The Pi Fire is compatible with the Solo Stove models. However the Pi kit does not work with the Hub and Grill accessory. It’s a separate kit entirely. You need to completely remove the Hub to set up the Solo Pi Pizza kit. Alternatively Solo Stove has the Solo Pi Stove Pizza Oven, which is also not compatible. It is a stand alone pizza oven.
Yes, you can set up the Solo Stove on a deck. There is a base plate that raises the stove a few inches as an added accessory. Further we recommend you use a fire safe base mat, available online or at local hardware stores. We also recommend having a fire extinguisher nearby for precaution.
The hub and grate bundle is $219.99 at the time of this article. Note that this price does not include the Fire Pit. You can also choose the wok or plancha accessory for the same price. Separately the wok and grill grate are $89.99.
How to Use the Solo Stove Bonfire and Grill Grate Hub Accessory
- 1 Solo Stove Bonfire
- 1 Solo Stove Hub Base (There are three sizes to purchase, we used the Bonfire set up.)
- 1 Solo Stove Bonfire Grill Grate
- 8 pieces dry cooking wood
- 1 tumbleweed starter
- 1 set long tongs
- 1 charcoal tool
- Ignite: Lay four pieces of wood in a log cabin set up with a tumbleweed starter. Light the tumbleweed starter and let logs ignite.

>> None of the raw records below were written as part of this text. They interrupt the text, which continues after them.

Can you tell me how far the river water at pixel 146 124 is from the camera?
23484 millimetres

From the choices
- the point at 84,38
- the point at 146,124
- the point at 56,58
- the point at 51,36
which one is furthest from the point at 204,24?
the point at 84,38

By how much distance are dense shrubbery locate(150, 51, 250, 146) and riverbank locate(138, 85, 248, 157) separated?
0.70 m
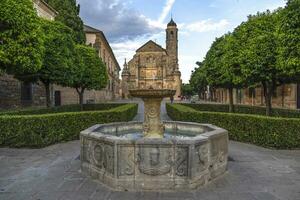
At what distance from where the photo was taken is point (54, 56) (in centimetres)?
1566

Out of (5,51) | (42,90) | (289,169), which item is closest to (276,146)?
(289,169)

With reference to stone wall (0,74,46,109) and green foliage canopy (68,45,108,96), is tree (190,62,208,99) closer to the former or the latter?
green foliage canopy (68,45,108,96)

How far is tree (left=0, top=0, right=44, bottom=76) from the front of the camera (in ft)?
33.4

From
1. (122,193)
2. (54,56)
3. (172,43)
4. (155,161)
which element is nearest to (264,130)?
(155,161)

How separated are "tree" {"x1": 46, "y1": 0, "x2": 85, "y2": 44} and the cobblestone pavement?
2419 cm

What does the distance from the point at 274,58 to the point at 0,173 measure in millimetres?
11644

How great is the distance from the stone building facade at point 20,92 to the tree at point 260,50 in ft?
40.4

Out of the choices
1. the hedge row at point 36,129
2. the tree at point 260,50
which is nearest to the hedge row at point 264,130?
the tree at point 260,50

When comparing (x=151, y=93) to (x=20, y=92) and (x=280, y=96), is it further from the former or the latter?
(x=280, y=96)

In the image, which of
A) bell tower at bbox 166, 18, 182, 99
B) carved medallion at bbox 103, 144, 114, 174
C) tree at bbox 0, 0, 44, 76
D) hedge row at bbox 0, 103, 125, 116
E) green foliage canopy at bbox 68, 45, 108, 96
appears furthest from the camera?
bell tower at bbox 166, 18, 182, 99

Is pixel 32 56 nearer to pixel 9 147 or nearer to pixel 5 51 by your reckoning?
pixel 5 51

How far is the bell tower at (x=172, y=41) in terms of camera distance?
79.9 meters

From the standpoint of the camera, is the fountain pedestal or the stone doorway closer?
the fountain pedestal

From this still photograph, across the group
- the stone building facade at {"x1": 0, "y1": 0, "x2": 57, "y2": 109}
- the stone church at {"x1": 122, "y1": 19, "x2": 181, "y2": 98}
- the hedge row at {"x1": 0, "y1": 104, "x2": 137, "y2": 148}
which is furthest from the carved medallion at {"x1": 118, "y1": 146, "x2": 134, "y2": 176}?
the stone church at {"x1": 122, "y1": 19, "x2": 181, "y2": 98}
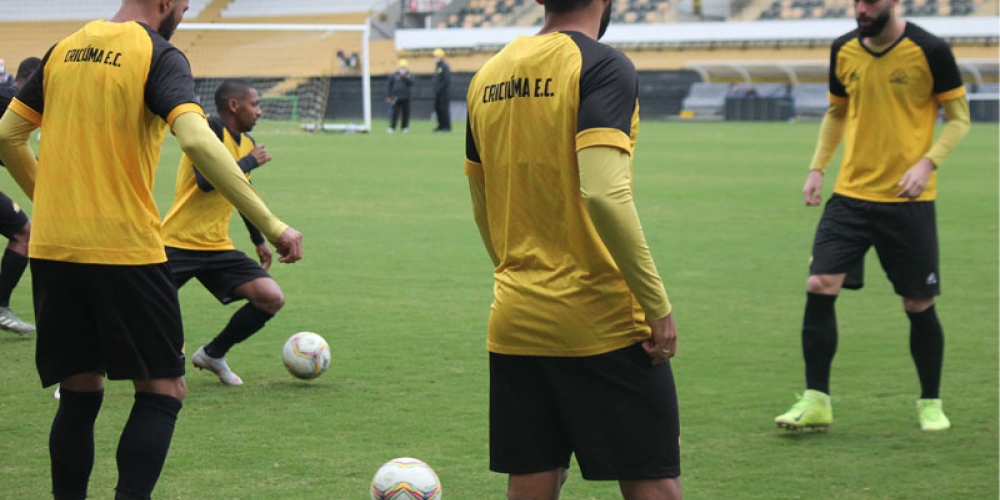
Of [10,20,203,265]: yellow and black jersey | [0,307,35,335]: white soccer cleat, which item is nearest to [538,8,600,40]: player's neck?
[10,20,203,265]: yellow and black jersey

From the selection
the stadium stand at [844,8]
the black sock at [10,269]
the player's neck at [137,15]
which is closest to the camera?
the player's neck at [137,15]

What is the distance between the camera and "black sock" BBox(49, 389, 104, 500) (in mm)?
4324

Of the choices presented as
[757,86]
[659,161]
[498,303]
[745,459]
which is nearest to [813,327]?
[745,459]

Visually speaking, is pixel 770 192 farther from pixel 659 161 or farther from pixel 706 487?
pixel 706 487

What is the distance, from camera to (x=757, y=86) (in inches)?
1689

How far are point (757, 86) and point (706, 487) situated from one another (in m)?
39.1

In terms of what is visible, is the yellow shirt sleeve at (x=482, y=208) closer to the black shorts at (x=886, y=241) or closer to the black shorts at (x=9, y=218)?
the black shorts at (x=886, y=241)

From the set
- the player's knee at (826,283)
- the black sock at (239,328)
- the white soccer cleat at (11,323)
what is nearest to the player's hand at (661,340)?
the player's knee at (826,283)

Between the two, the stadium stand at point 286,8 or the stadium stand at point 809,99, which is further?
the stadium stand at point 809,99

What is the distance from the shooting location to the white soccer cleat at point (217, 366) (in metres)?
6.87

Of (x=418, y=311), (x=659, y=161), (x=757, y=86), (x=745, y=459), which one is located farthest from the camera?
(x=757, y=86)

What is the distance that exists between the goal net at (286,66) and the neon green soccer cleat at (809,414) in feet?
70.9

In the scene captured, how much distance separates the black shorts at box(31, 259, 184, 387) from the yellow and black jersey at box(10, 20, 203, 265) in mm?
59

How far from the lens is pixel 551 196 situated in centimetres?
334
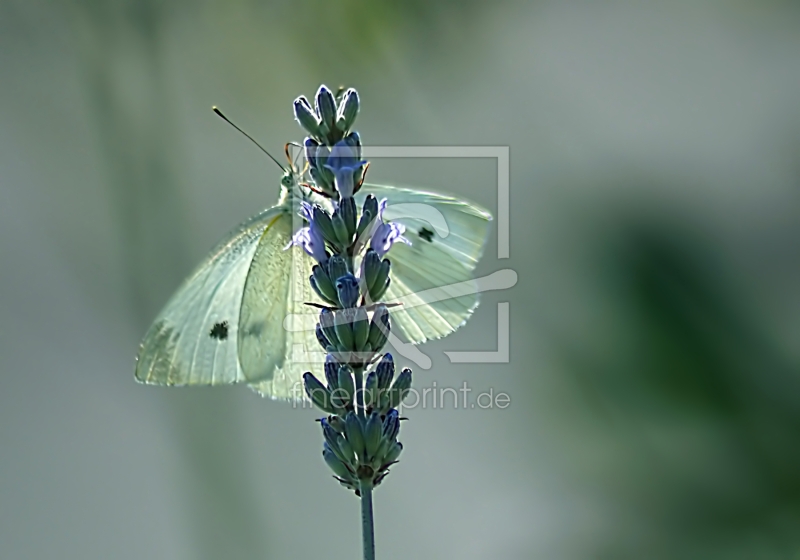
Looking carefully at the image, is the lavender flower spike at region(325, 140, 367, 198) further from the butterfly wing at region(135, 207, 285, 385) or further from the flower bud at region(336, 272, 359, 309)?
the butterfly wing at region(135, 207, 285, 385)

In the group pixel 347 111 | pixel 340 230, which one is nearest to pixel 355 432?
pixel 340 230

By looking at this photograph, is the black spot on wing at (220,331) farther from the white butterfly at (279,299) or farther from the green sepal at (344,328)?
the green sepal at (344,328)

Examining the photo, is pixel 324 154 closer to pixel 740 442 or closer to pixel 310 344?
pixel 310 344

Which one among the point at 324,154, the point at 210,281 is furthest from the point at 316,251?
the point at 210,281

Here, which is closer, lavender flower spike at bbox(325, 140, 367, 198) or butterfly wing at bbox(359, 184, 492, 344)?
lavender flower spike at bbox(325, 140, 367, 198)

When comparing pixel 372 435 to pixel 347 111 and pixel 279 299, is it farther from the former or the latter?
pixel 279 299

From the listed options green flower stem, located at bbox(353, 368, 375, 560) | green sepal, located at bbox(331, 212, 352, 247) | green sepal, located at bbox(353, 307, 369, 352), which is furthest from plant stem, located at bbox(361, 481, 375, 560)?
green sepal, located at bbox(331, 212, 352, 247)

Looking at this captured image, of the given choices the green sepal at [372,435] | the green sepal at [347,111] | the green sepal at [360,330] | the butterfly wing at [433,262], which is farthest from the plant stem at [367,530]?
the butterfly wing at [433,262]
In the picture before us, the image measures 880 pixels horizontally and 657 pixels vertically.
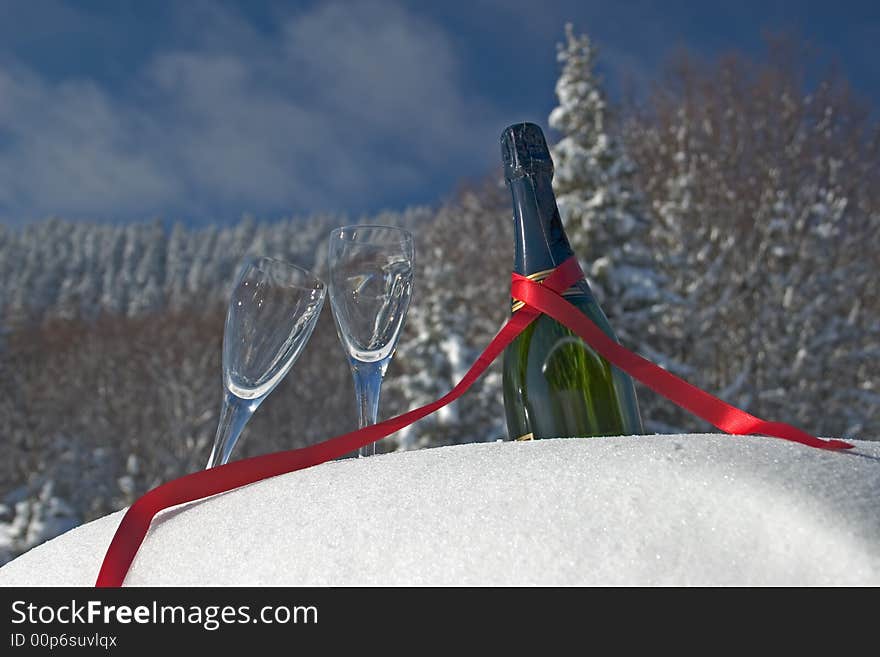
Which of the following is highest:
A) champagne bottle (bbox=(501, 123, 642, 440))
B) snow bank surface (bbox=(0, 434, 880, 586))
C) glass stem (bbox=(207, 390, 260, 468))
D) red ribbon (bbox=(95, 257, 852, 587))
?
champagne bottle (bbox=(501, 123, 642, 440))

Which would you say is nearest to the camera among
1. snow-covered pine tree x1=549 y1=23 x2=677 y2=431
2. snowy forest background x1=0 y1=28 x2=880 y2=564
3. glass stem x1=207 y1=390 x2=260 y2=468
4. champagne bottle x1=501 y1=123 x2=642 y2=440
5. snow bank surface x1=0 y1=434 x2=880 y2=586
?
snow bank surface x1=0 y1=434 x2=880 y2=586

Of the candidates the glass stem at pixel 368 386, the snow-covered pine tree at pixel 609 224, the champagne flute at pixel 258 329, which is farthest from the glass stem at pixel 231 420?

- Feed Fire: After 20 minutes of the initial firing add two more logs. After they ignite let burn for additional 20 minutes. The goal is to develop a base of hot embers if grilling. (If just enjoying the fire pit alone, then continue adding a log every 30 minutes or as the fire dies down.)
- If Grilling: Once the embers are developed, take your charcoal tool and move the fire and embers to one side of the grill so you have one half of the Bonfire fire pit with embers and another side with no embers. This is the two-zone cooking set up. Add one more log. Add the hub base and grill grate so it can warm up.
- Grill: After 20 minutes the grill grate should be preheated to roughly 450 – 500 degrees (F) and it's time to add whatever you want to grill or cook. Follow recipe instructions for times. It's nice having one side over direct heat and one over indirect heat so you can move items around should the protein be getting too much direct heat. You can also grill using cast iron cooking as well.
- Cool: If still using the Solo Stove as a fire pit then use heat safe gloves to remove the grill grate and hub accessory. Store them away from people so it can cool. DO NOT COOL on wood or a flammable surface. Using your charcoal tool move the embers back to the center of the stove, add wood, and let the fire re-ignite. Clean based on the notes in the article above.